Can Israel Survive?
There's a great deal of speculation these days on Israel's dire situation, most notably from renowned author and scholar Victor Davis Hanson in the National Review, who prefaces it with a remark that the country has never been in more danger.
We see a listing of the usual threats to Israel:
The Islamist regimes in Egypt and elsewhere brought on by the Arab Spring and their growing hostility to Israel, the genocidal influence of Iran and its missile-armed proxies Hamas and Hezb'allah, Erdoğan's Islamist Turkey, the huge influence of Arab petro-dollars, and the indifference and growing anti-Semitism in much of Europe and the exhaustion and debt of the United States are frequently cited.
It's a gloomy picture, and none of it is to be trivialized. But I think dire predictions of Israel's demise are premature, to say the least.
After listing a variety of strategic and military advantages that Israel possesses, and after pointing out the weak spots in Israel's enemies, we get to the crux of the matter:
The real wild card remains Iran, rapidly approaching status as a nuclear power. Much of Iran's threat comes via its proxies in Gaza and Lebanon and its ability to launch missile attacks, since Iranian conventional forces are too far removed to make a ground war feasible...
Would the ayatollahs risk heavy retaliation by attempting to destroy Israel for Allah? Perhaps.
This is where I would disagree with the author.

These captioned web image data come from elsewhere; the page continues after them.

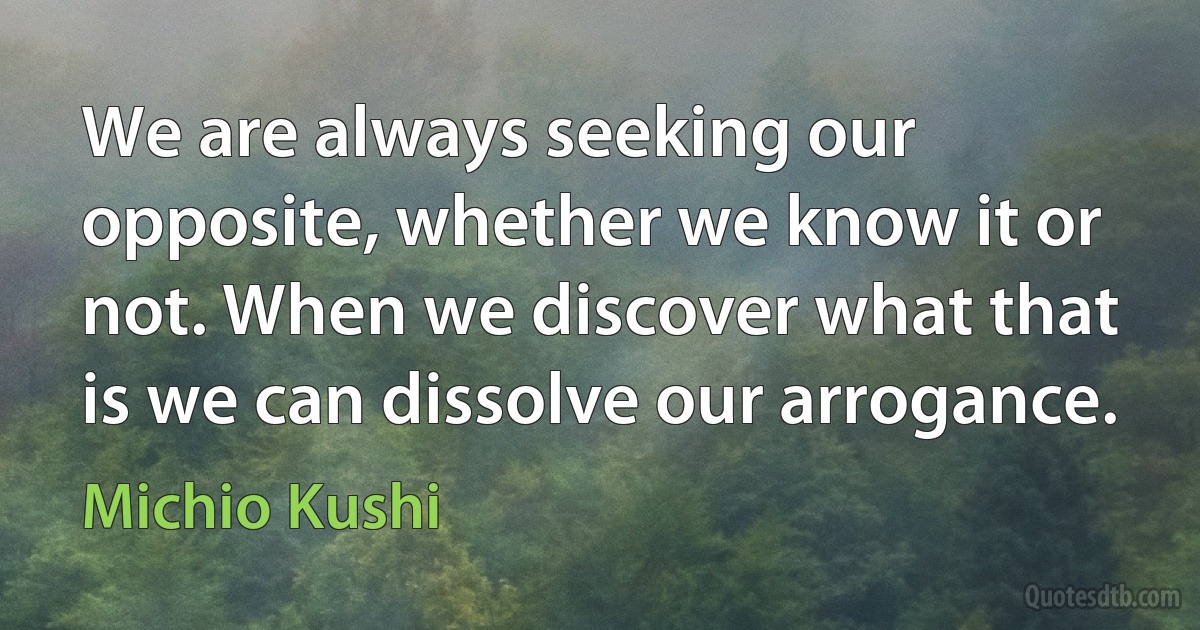 We are always seeking our opposite, whether we know it or not. When we discover what that is we can dissolve our arrogance. (Michio Kushi)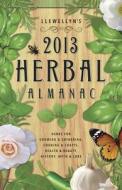Llewellyn\'s 2013 Herbal Almanac di Llewellyn edito da Llewellyn Publications,u.s.
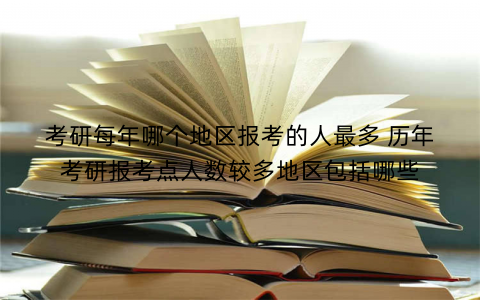 考研每年哪个地区报考的人最多 历年考研报考点人数较多地区包括哪些
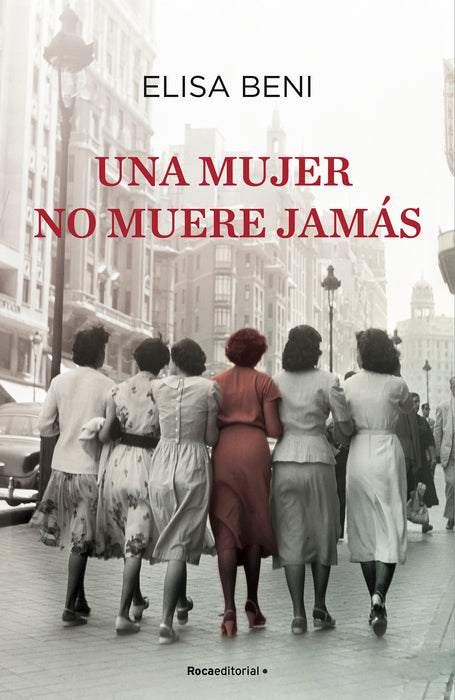 Una mujer no muere jamÃ¡s/ A Woman Never Dies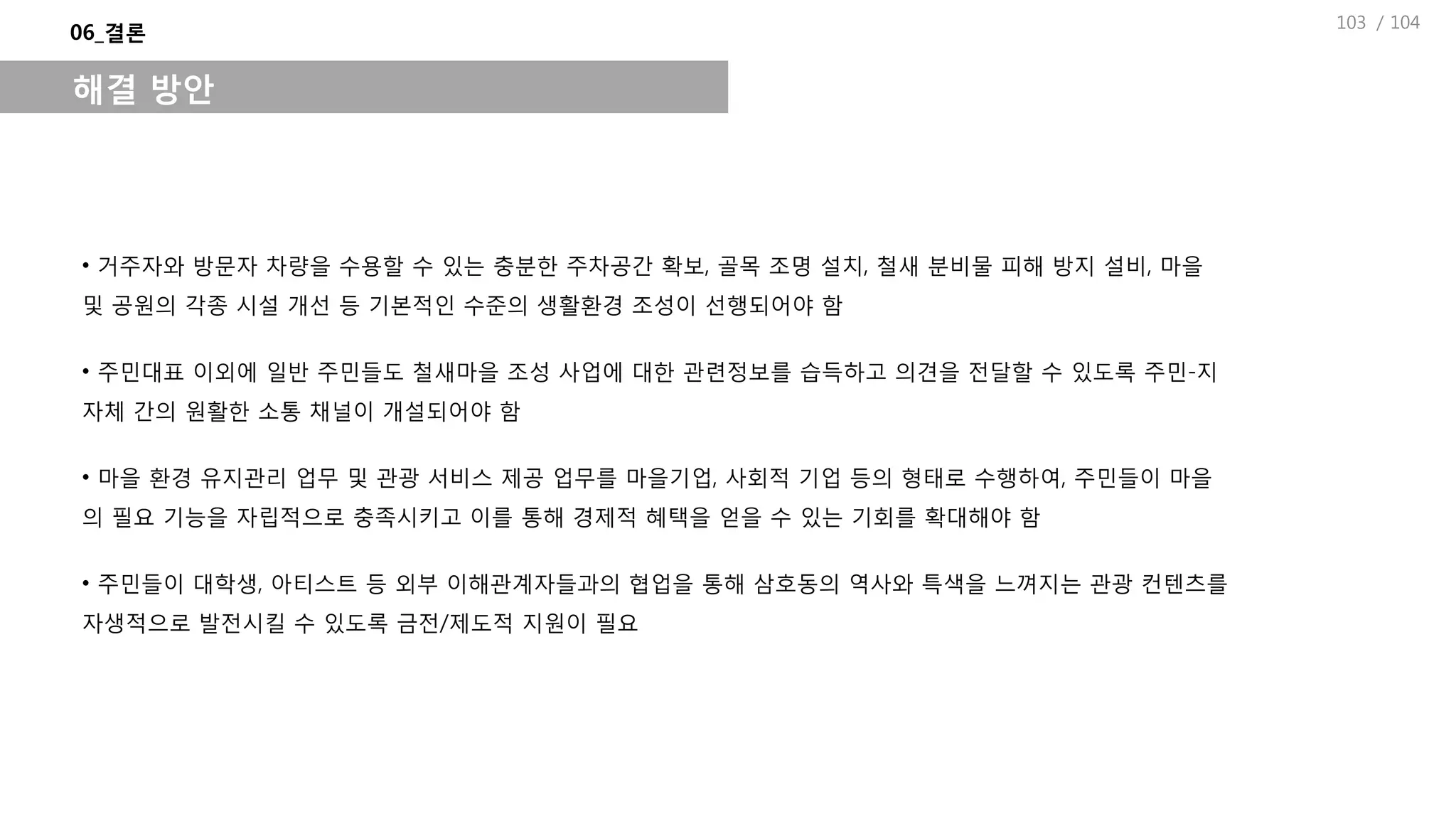 / 104
06_결론
해결 방안
• 거주자와 방문자 차량을 수용할 수 있는 충분한 주차공간 확보, 골목 조명 설치, 철새 분비물 피해 방지 설비, 마을
및 공원의 각종 시설 개선 등 기본적인 수준의 생활환경 조성이 선행되어야 함
• 주민대표 이외에 일반 주민들도 철새마을 조성 사업에 대한 관련정보를 습득하고 의견을 전달할 수 있도록 주민-지
자체 간의 원활한 소통 채널이 개설되어야 함
• 마을 환경 유지관리 업무 및 관광 서비스 제공 업무를 마을기업, 사회적 기업 등의 형태로 수행하여, 주민들이 마을
의 필요 기능을 자립적으로 충족시키고 이를 통해 경제적 혜택을 얻을 수 있는 기회를 확대해야 함
• 주민들이 대학생, 아티스트 등 외부 이해관계자들과의 협업을 통해 삼호동의 역사와 특색을 느껴지는 관광 컨텐츠를
자생적으로 발전시킬 수 있도록 금전/제도적 지원이 필요
103
 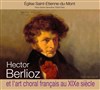 Berlioz et l'art choral français au XIXème siècle - Eglise Saint Etienne du Mont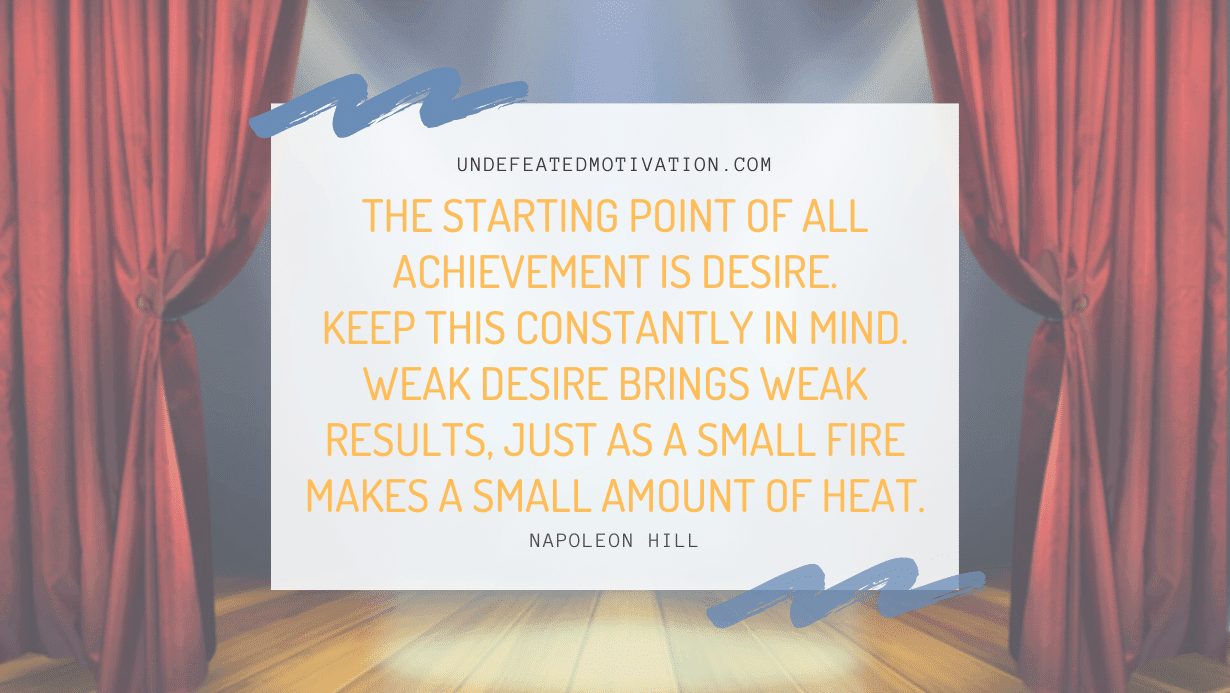 “The starting point of all achievement is DESIRE. Keep this constantly in mind. Weak desire brings weak results, just as a small fire makes a small amount of heat.” -Napoleon Hill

Replacing "perhaps" with "definitely" seems more appropriate, recognizing M. Ahmadinejad's obsession with the return of the Madhi and his role in this scenario - something the author neglects to recognize.
And he certainly gets this right:
It's certainly correct that Israel faces major challenges, and a combined assault by Iran, Hamas, and Hezb'allah would not be a negligible threat.
In some other news from the region today:
Israel's isolation rooted in US-imposed military inaction
Christian Pastor Faces Final Appeal of Iran Death Sentence
A Christian pastor who was sentenced to death by hanging for apostasy in 2009 faces his final appeal in Iran's Supreme Court next week.
At least one appeal against the "choose Islam or die" sentence has failed thus far.
Nadarkhani, a father of two and member of the Protestant evangelical Church of Iran, was given three opportunities to recant his faith by the appeals court.
But he refused to reconvert back to Islam.
...the death sentence was based on fatwas issued by a senior Islamic cleric who is now deceased. At least three other clerics had challenged the ruling.